Where Are We Now?

During the past two decades, important advancements have been made in the understanding and treatment of displaced greater tuberosity fractures of the proximal humerus. Because the rotator cuff attaches to the greater tuberosity, malunions can lead to severe weakness and loss of function. We now understand that displacement of greater than 5 mm can lead to impingement and limitations in range of motion if allowed to heal in a malunited position [3], as opposed to the previously accepted displacement of 10 mm. Initial descriptions of open reduction and internal fixation (ORIF) utilizing suture technique and bone tunnels [2] demonstrated reliable results but often lead to overreduction of the greater tuberosity. Several technologic innovations since that time have improved the surgeon’s ability to obtain and maintain an anatomic reduction more reliably including suture anchors [6] and the proximal humeral locking plate utilized in this comparison series. But interobserver reliability in the description of proximal humerus fractures still remains a problem [5] and displaced greater tuberosities can be seen as an isolated injury or in combination with impacted proximal humeral fractures. A failure to differentiate these two fracture patterns can confound a surgeon’s thinking and his/her ability to evaluate the results of various treatment options. These fractures are rare enough that a large series to evaluate the results of treatment is difficult to compile.

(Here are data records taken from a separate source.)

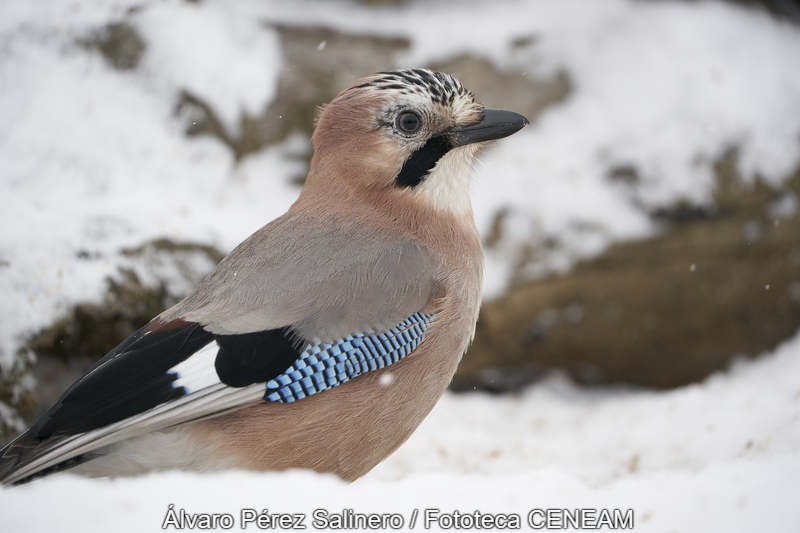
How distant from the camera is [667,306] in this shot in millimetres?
4801

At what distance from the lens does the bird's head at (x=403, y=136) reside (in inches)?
102

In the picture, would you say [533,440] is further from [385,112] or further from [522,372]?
[385,112]

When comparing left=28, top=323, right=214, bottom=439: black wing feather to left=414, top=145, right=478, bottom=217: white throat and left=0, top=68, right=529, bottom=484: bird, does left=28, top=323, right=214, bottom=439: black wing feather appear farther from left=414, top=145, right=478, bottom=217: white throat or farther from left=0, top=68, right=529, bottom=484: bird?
left=414, top=145, right=478, bottom=217: white throat

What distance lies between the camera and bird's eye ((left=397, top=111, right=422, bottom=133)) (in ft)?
8.49

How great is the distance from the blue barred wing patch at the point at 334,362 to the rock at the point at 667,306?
7.75ft

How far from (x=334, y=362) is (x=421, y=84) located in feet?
3.51

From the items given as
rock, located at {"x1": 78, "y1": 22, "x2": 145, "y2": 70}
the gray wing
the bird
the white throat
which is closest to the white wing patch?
the bird

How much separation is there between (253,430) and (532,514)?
0.98 metres

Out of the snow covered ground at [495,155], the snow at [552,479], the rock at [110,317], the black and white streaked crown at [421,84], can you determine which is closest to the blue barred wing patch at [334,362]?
the snow at [552,479]

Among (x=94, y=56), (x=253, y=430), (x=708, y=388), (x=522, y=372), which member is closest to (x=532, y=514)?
(x=253, y=430)

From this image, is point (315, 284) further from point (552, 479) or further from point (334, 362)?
point (552, 479)

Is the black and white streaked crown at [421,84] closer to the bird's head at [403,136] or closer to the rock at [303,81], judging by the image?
the bird's head at [403,136]

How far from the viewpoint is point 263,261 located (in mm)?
2500

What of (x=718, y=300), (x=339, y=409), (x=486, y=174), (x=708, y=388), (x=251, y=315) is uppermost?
(x=251, y=315)
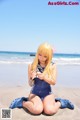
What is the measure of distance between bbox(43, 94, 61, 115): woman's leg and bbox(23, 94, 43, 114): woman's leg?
0.07 feet

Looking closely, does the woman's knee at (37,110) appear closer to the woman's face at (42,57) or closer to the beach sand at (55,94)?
the beach sand at (55,94)

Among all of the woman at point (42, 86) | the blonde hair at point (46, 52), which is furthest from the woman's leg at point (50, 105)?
the blonde hair at point (46, 52)

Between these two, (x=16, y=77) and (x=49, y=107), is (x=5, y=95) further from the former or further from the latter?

Liao and colleagues present a large series of patients comparing an arthroscopic and an open technique for the management of displaced greater tuberosity fractures. This is a retrospective controlled series, which compares two specific techniques: One utilizing a double-row suture bridge technique with suture anchors arthroscopically, and a second with ORIF utilizing a proximal humeral locking plate via the deltopectoral approach. Both techniques are effective resulting in consistent healing with either method and with few complications.

Where Do We Need To Go?

The current study demonstrates that there is an increasing role for arthroscopic approaches to this type of fracture. There are, however, other open techniques including a double-row suture bridge technique performed open via a superior deltoid splitting approach which can be utilized for this fracture effectively [6]. This technique is effective for isolated greater tuberosity fractures, but may not be as beneficial in fractures which also involve the surgical or anatomic neck of the humerus because this approach does not allow access for more distal fixation necessary to stabilize the humeral neck. The surgeon must therefore be able to reliably identify the difference between these fracture variations preoperatively. Percutaneous pinning techniques for this fracture have shown to be reliable in a few centers [4], although this technique is extremely demanding. Further investigation of these open techniques in comparison with arthroscopy certainly is called for. The arthroscopic technique presented in this current series was highly effective in less-displaced fractures with smaller fragments. The arthroscopic technique, however, continues to be relatively demanding and is not an option for all surgeons.

How Do We Get There?

Improvements in our understanding and management of displaced greater tuberosity fractures will depend on improved interobserver reliability in the classification of fractures. CT scan, especially with three-dimensional reconstruction, may be a valuable tool in improving our ability to classify fractures adequately and improve the validity of comparison series such as this [1]. We can improve upon arthroscopic techniques so that fractures with even larger fragments, and with greater displacements, can be adequately managed arthroscopically. This will require a fine-tuning of the surgical technique and possibly an improvement in surgical devices to assist the surgeon in obtaining adequate reduction and fixation of these larger and more widely displaced fragments of greater tuberosity. The current study emphasizes the benefits of arthroscopic techniques with excellent healing rates, improved ROM, and decreased need for revision surgery. As this fracture is relatively rare, multicenter studies may be critical to our ability to generate series of adequate size to generate enough power to evaluate treatment results. These studies can evaluate other open techniques not just limited the proximal humeral plating and help determine the indications for open versus arthroscopic treatment of these fractures in the future.